Annotation by the crisp method and the event points computed using Algorithm 2.
Ethical approval
This study used a secondary dataset which has been shared under the Open Data Commons Attribution License v1.0. As the data had already been anonymised, no ethical approval was required to perform the study.
Results
In the absence of any ‘gold standard’, the obtained results as well as the performance of the classifiers were validated using several statistical measures.
Inter-observer agreement
Inter-observer agreement was assessed both for the identification of deceleration, and the classification of deceleration.
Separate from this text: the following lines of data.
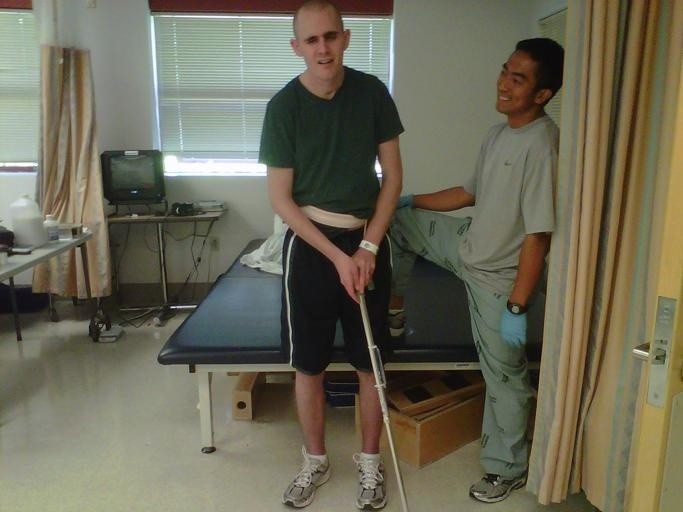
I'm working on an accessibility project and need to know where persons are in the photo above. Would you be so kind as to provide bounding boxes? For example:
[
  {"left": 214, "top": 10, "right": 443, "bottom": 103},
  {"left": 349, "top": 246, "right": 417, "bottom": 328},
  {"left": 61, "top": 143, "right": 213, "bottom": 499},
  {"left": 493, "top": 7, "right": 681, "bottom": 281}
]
[
  {"left": 257, "top": 2, "right": 406, "bottom": 510},
  {"left": 395, "top": 37, "right": 567, "bottom": 502}
]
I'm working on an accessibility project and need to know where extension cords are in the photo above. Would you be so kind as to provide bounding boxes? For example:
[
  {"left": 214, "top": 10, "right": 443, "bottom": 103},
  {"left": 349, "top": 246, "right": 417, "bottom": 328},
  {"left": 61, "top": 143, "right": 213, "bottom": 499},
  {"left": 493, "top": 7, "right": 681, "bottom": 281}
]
[{"left": 98, "top": 324, "right": 122, "bottom": 343}]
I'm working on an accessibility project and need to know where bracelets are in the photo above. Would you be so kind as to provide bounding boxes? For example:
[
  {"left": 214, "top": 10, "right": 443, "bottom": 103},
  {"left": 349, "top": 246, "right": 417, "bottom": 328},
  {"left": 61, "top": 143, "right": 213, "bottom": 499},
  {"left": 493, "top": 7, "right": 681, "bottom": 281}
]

Identification of deceleration
From the 125 traces considered in this study, 98 were found valid decelerations which the three clinicians agreed with. Clinician 1, Clinician 2, and Clinician 3 separately identified 103, 108, and 105 decelerations, respectively. NICHD guideline-based method identified 90 decelerations.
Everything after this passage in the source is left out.